Monday, February 8, 2021

Rage - Carved in Stone (2008)

For its first few moments of keyboard orchestration accompanying the guitars, Carved in Stone comes across like a spiritual successor to the Ghosts album, and in truth I heard a few melodic nods to those tunes a number of times throughout the album. However, this is an effort much more steeped in the ever increasing guitar theatrics of the talented Mr. Victor Smolski, who manages to balance off his finesse fairly well with the songwriting, using his prowess with a lot of fills and busy rhythm licks that actually serve to make song progressions more interesting than they might have been if they were left more...plain. This is far from the most memorable of Rage's output, but it's a typically strong affair which does attempt a few new riff ideas. More importantly, while Peavy is not as his shrieking heights, he does have a decent sustain when he ups his pitch a little here...much of his performance is still the gritty, lower growl, but there's a breath of vitality erupting on certain songs that hints at an earnest youthfulness.

Musically this is still the lower-end driven sort of power metal that Rage had been performing since the 90s, with the slightly thrash/groove undertones in that occupy a lot of verse and bridge sections.

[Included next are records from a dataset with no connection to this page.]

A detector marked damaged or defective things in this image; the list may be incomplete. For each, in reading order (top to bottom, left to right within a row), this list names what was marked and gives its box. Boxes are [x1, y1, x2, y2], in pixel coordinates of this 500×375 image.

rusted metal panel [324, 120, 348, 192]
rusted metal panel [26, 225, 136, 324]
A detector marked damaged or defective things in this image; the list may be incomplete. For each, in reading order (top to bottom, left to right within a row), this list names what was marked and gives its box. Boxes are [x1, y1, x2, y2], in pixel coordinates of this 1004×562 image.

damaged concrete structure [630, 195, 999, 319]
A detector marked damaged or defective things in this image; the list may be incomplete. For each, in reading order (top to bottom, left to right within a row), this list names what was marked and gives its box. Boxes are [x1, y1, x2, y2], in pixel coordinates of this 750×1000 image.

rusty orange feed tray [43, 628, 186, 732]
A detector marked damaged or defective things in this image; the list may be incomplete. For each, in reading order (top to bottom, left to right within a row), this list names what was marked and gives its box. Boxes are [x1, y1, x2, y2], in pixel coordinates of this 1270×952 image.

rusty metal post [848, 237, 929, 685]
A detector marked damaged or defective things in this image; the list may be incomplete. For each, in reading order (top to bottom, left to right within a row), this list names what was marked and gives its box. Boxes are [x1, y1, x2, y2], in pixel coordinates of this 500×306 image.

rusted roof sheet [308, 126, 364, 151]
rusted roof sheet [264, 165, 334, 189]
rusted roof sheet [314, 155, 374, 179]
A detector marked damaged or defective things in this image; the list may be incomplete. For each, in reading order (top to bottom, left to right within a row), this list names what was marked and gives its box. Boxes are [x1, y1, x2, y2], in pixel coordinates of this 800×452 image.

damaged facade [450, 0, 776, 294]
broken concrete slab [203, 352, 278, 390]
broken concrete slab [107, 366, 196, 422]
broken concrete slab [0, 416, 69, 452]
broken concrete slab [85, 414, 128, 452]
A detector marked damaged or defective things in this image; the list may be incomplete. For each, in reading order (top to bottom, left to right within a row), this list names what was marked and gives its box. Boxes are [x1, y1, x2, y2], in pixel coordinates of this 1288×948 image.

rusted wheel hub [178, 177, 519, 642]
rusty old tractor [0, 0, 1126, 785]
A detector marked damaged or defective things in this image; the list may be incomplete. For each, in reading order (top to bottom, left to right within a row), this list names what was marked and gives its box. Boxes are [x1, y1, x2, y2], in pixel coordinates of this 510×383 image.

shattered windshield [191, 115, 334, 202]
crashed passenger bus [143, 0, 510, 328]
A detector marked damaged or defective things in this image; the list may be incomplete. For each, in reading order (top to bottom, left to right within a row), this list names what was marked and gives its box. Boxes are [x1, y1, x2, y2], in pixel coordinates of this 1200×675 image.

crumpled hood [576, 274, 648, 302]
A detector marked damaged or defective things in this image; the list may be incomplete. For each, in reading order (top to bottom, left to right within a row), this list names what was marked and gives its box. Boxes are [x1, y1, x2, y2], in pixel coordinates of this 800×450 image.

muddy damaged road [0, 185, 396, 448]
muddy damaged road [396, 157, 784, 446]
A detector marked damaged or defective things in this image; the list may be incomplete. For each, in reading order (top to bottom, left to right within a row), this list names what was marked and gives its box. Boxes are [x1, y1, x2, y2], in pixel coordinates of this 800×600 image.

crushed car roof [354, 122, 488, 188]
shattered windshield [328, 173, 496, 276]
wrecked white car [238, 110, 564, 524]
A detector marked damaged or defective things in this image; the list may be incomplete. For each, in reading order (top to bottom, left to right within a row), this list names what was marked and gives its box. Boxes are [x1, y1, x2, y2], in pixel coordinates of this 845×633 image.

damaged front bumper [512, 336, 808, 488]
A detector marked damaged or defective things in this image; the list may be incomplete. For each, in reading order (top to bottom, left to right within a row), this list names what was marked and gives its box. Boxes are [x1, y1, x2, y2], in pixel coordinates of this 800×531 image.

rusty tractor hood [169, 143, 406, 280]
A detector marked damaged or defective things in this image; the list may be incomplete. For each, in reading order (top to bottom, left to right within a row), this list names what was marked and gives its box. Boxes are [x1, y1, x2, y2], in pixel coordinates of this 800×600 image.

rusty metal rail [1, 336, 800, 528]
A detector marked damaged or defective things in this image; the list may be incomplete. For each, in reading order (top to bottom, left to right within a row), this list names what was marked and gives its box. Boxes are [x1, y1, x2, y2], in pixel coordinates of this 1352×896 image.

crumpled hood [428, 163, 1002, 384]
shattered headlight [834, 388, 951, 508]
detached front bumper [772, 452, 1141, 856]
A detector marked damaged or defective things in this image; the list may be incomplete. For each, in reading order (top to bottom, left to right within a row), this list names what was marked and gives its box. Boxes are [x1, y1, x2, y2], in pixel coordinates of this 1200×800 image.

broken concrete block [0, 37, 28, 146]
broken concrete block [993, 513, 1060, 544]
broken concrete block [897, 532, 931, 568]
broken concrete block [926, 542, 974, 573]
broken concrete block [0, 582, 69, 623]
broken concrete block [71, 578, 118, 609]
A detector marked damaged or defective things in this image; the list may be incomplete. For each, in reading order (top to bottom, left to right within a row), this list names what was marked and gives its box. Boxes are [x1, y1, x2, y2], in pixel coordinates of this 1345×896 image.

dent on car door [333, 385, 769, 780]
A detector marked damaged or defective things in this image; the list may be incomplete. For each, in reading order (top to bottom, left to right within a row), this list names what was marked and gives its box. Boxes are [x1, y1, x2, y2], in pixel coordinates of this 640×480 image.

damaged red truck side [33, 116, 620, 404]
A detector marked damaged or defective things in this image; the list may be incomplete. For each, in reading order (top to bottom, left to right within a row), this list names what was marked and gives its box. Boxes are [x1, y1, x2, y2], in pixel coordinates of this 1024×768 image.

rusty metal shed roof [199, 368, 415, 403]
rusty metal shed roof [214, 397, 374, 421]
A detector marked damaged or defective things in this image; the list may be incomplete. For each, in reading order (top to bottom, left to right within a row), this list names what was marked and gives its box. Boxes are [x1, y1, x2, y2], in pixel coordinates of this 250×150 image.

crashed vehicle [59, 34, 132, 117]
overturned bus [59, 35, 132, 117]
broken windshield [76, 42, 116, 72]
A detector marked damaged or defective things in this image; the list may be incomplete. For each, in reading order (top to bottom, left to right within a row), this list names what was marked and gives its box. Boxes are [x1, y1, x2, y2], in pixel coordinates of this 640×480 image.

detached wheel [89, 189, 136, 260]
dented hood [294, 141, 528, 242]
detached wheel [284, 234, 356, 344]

The bass lines are thick and pounding, and there's a spirited, hard-hitting Hilgers performance, all of which makes for a great sandbox through which Smolski can just go wild. He keeps it well under control, don't get me wrong, but hurls a lot of fine squeals, harmonies and wailing micro-leads at us that are entertaining. I've said it before, but Victor is like the Ozzy guitarist that never was...he has the flash and technique of all of Osbourne's famed axemen (Rhoads, Lee, Wylde), all rolled up into one person with the added onus that he's got a more neo-classical shredder leaning to, and there just came a point in this band's career when he started OWNING the material. That's not to diminish the recognizable traits of Wagner's vocals and the fact that those two are as mighty a rhythm fusion as you're going to get, but it's always Smolki who is punching through the stratosphere and providing us with a 'new' feel to the material, very evident in a track like "Gentle Murders" where he lets loose with some wild patterns and a great self-dueling solo that is threaded with these technical little muted picked lines that are fantastic.

The band can certainly simplify, as it does with the slightly dumber groove metal of "Open My Grave", and these are probably my least favorite moments on Carved in Stone, although even this one does turn into a slightly dreamy, jazzy pre-chorus where it instantly improves. There are no tracks here which entirely lack for good moments...even the woozy acoustics that introduce "Without You" erupt into this blazing, groovy Sabbath-like rhythm and then just amazing guitar theatrics throughout. I know I keep coming back to it, but this is really an album which wouldn't suffer so much if I were simply watching Victor jam it all out in preparation at a rehearsal room; he's such an entertaining player and you never quite know where he's going next, even if you're familiar with his overall bag of tricks. If it stumbles, it never does for long, and the worst I can say for this one is that it blends in a lot with other recordings in their 21st century catalogue so that it doesn't really approach a landmark. But I dig most of it.